The passive cooler is a classic of the era, firmly glued down and stamped with the striking GRAPHICS BY rage128 logo. Analyzing the board up close under a macro lens reveals a pristine layout. The traces routing from the graphics chip to the memory array are a masterclass in period accurate 128-bit bus design. The memory chips themselves are immaculate, and the surface text is sharply legible:
PCB Silkscreen: PN 109-57400-00 (C) 1998 ATI TECHNOLOGIES INC.
Memory Chips: LGS GM72V161621CT10K 9913 AG7 KOREA
Primary Sticker: P/N 1025740700 000048
Secondary Sticker: TN920621FG3UA 630-2896
Compliance Marks: VERTEX M1 99 15 94V-0 E137137
Looking at the back of this board, you can see the heavy use of localized ground planes and a complete absence of rear mounted memory chips. The rear PCB is dominated by an enormous white silkscreen of the Rage 128 logo and a thick forest of through hole pins from the VGA connector and the top mounted AMC connector.

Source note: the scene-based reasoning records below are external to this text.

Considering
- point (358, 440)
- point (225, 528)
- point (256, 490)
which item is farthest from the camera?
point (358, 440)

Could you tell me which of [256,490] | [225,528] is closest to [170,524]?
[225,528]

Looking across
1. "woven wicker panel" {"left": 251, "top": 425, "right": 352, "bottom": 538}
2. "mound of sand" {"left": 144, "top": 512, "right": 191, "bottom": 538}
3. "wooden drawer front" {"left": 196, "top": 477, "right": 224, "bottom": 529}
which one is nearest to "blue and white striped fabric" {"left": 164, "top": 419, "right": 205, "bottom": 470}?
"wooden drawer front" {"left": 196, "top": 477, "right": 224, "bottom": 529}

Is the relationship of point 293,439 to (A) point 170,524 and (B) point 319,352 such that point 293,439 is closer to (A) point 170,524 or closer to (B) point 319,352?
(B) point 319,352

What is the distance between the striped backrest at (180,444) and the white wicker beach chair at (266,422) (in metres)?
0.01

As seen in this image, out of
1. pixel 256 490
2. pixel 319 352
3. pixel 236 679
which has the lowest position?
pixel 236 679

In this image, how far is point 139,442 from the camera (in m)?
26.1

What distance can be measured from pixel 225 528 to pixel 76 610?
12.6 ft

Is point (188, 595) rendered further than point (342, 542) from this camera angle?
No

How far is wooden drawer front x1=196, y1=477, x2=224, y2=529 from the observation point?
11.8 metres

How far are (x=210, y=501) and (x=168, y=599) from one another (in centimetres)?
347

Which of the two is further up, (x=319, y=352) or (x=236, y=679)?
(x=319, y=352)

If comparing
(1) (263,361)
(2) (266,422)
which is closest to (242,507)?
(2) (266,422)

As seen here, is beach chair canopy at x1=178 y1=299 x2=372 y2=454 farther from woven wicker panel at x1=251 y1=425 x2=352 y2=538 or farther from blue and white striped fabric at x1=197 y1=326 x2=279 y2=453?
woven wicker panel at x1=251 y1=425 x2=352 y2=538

The tactile feel of the sharp header pins and the slightly chalky paper stickers really anchors this artifact in its specific moment in computing history.
This artifact represents a massive leap in 3D acceleration architecture for ATI. The Rage 128 was built on a 0.25-micron fabrication process, packing approximately 8 million transistors. The chip under that brown heatsink is a Superscalar architecture featuring twin pixel pipelines. In an era where single-texturing was common, this allowed the chip to output two pixels per clock cycle.

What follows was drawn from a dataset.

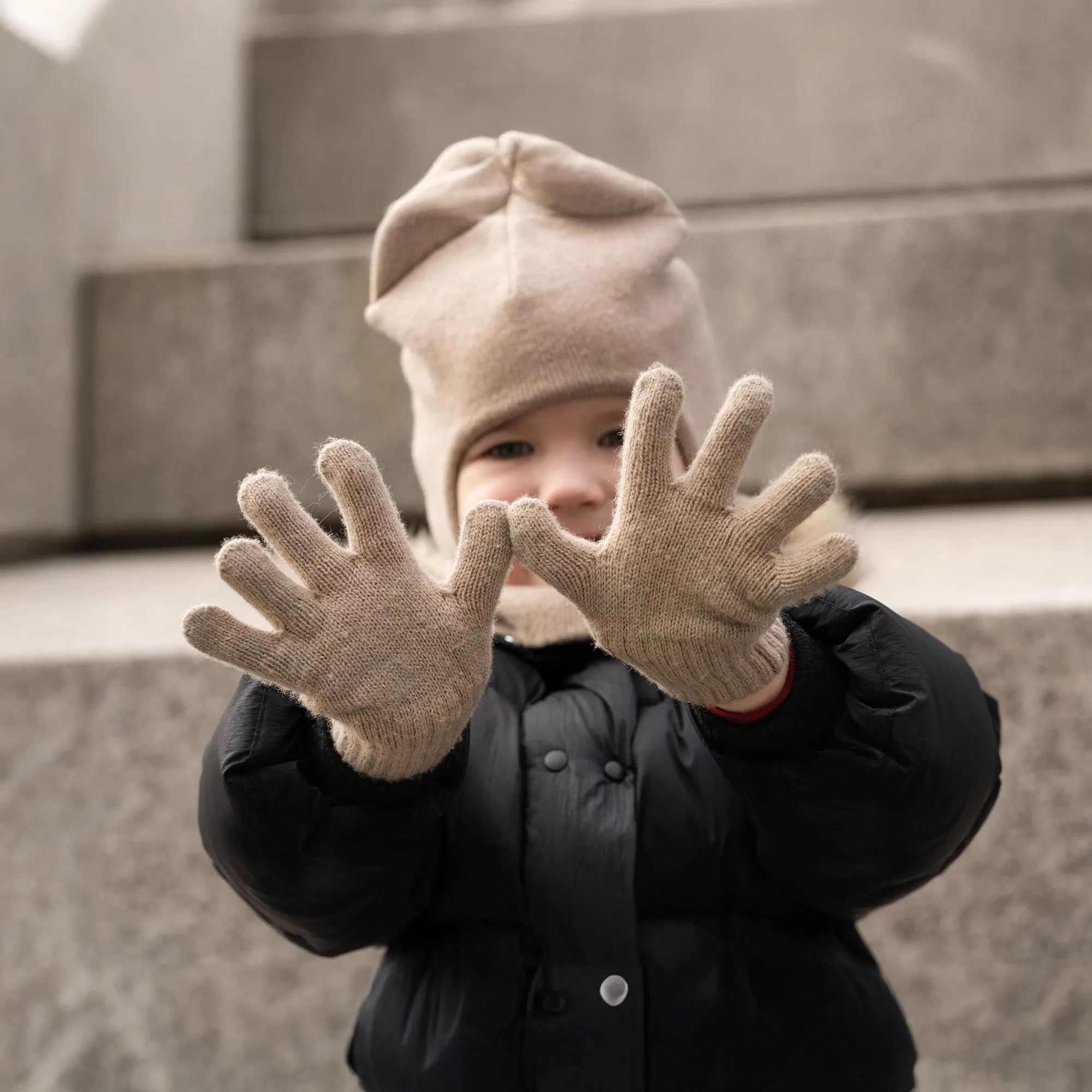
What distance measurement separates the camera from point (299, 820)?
70cm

The "128" in the name is not just marketing fluff. It refers to the true 128-bit memory architecture. Pushing data through this wide bus are eight discrete LGS (LG Semicon) Synchronous Graphics RAM (SGRAM) chips. The 10K in the part number indicates a 10 nanosecond access time, perfectly aligning with a 100 MHz theoretical ceiling, though these boards typically ran the memory synchronously with the core at 90 MHz.
One of the most highly touted features of this silicon was its hardware based DVD decoding. The architecture included a full inverse discrete cosine transform (iDCT) engine. This meant a sluggish Pentium II desktop could smoothly play a DVD without dropping frames, an extremely taxing workload for standard processors of the time. The top edge of the board houses the AMC VER. 2.0 (ATI Multimedia Channel) header, which allowed users to physically ribbon-cable this card to specialized TV tuner or video capture daughterboards.

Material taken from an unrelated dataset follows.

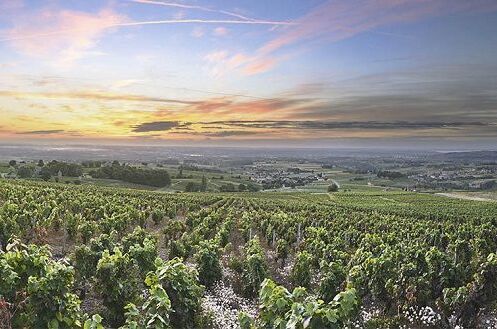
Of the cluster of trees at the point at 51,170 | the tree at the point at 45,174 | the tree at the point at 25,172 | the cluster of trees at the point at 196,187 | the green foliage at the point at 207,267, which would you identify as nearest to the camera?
the green foliage at the point at 207,267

The graphics card market in 1998 and 1999 was an absolute bloodbath. This specific silicon was thrust into a cage match against the 3dfx Voodoo3, the Nvidia RIVA TNT2, and the Matrox G400. ATI needed a heavy hitter, and the Rage 128 was their champion.
A fascinating piece of lore regarding this generation is the "32-bit color war." While 3dfx stubbornly stuck to 16-bit internal rendering, arguing that 32-bit was too much of a performance hit, ATI pushed hard into full 32-bit color depth. The Rage 128 was celebrated for maintaining incredibly high performance even when rendering in true color. However, the myth that ATI drivers were historically atrocious largely found its roots during this exact era. The hardware was universally praised by reviewers, but early adopters frequently battled OpenGL glitches and direct draw crashes until ATI finally stabilized their software stacks months after release.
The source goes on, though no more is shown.